KOMPAS.com - Ternyata, triklosan yang ada dalam pasta gigi bisa digunakan sebagai obat untuk penyakit malaria. Hal itu ditemukan oleh para peneliti di Cambridge University, Inggris, bersama robot pintar bernama Eve.
Temuan ini berawal dari kekhawatiran para peneliti terhadap pertumbuhan resistensi parasit malaria. Setiap tahunnya, setengah juta orang di seluruh dunia tewas akibat penyakit tersebut.
"Malaria yang resisten terhadap obat menjadi ancaman yang semakin signifikan di Afrika dan Asia Tenggara. Obat-obatan yang efektif untuk pengobatan perlahan semakin sedikit," kata salah satu peneliti, Profesor Steve Oliver, dilansir dari The London Economic, Kamis (18/1/2018).
Kondisi tersebut membuat para peneliti harus segera mencari formula obat baru sebab kebutuhannya semakin mendesak. Untungnya, mereka dibantu oleh robot pintar Eve yang dikembangkan oleh tim ilmuwan di Universitas Manchester, Aberystwyth, dan Cambridge University.
Eve melakukan pengamatan dengan metode High-throughput screening atau metode eksperimen ilmiah bidang biologi atau kimia yang menggunakan perangkat lunak robotika untuk melakukan pemrosesan data, dalam waktu cepat dan tepat.
Ia secara otomatis akan mengembangkan dan menguji hipotesis lalu menjelaskan pengamatan dan menjalankan eksperimen. Setelah itu menafsirkan hasil untuk mengubah hipotesis, dan kemudian mengulang siklus tersebut dengan hipotesis lainnya.

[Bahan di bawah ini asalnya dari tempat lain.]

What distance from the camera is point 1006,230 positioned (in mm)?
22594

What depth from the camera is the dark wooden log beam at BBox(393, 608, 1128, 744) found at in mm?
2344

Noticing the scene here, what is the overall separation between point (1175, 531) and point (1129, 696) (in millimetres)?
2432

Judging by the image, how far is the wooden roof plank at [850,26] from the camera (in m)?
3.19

Dalam pengamatannya, Eve menemukan bahwa triklosan, bahan yang ada di dalam pasta gigi, sabun, deterjen, dan pembersih alat bedah, dapat menjadi jawabannya.
Triklosan dapat mencegah pembentukan bakteri pada plak gigi dengan menghambat aksi enzim yang dikenal sebagai enoyl reductase (ENR). Enzim ini terlibat dalam produksi asam lemak.

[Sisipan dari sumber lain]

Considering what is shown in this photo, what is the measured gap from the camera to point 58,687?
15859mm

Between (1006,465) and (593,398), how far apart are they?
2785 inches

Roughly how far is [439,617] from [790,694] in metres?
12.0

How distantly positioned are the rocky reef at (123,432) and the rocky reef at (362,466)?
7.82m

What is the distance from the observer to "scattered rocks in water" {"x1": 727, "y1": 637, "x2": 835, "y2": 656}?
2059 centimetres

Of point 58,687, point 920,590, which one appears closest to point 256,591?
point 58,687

Berdasarkan kemampuan tersebut, para peneliti pun berasumsi bahwa hal yang sama juga akan dilakukan triklosan untuk menghambat pertumbuhan parasit malaria pada tahap darah karena menarget ENR dalam hati.

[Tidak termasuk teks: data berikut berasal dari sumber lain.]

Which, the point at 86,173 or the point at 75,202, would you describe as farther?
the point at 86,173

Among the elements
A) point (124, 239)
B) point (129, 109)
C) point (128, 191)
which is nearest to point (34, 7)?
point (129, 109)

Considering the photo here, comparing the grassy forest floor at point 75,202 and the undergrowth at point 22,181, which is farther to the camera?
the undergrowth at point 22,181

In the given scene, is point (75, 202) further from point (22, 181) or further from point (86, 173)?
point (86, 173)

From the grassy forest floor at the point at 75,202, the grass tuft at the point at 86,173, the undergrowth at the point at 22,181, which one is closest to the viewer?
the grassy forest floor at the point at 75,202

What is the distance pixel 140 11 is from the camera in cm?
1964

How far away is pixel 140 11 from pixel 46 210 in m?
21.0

Namun, uji coba selanjutnya menunjukkan bahwa kemampuan triklosan untuk menarget ENR tidak berpengaruh pada pertumbuhan parasit dalam darah.
Sebagai gantinya, para peneliti menemukan bahwa triklosan dapat memengaruhi pertumbuhan parasit malaria dengan cara menghambat enzim parasit malaria yang berbeda, yakni DHFR.
Perlu Anda ketahui, DHFR merupakan sasaran utama obat anti malaria bernama pirimetamin. Obat ini sudah menjadi rujukan utama di Afrika, tetapi parasit malaria telah menjadi kebal terhadapnya.
Dalam penelitian yang dimuat di Jurnal Scientific Reports, triklosan mampu mencegah enzim DHFR dan melawan parasit malaria bahkan yang kebal terhadap pyrimethamine. Triklosan juga menghambat ENR sehingga efektif digunakan pada parasit malaria yang berada di tahap hati dan darah.
Penulis utama Dr Elizabeth Bilsland, asisten profesor di Universitas Campinas, Brasil, menjelaskan bahwa penemuan tentang keefektifan triklosan terhadap malaria bersama robot Eve menawarkan harapan baru untuk mengembangkan obat malaria baru.
"Kami tahu ini adalah senyawa yang aman, dan kemampuannya untuk menarget dua titik dalam siklus hidup parasit malaria menandakan bahwa parasit akan merasa sulit untuk berevolusi," katanya.
Sementara itu, profesor Ross King, dari Manchester Institute of Biotechnology menyinggung manfaat teknologi robot pintar pada penelitian.
"Kecerdasan buatan dan pembelajaran mesin memungkinkan kita untuk menciptakan ilmuwan otomatis yang tidak hanya menggunakan pendekatan 'kekerasan', melainkan mengambil pendekatan cerdas terhadap ilmu, dan ini bisa mempercepat kemajuan penemuan obat dan berpotensi menuai hasil yang besar," tambahnya.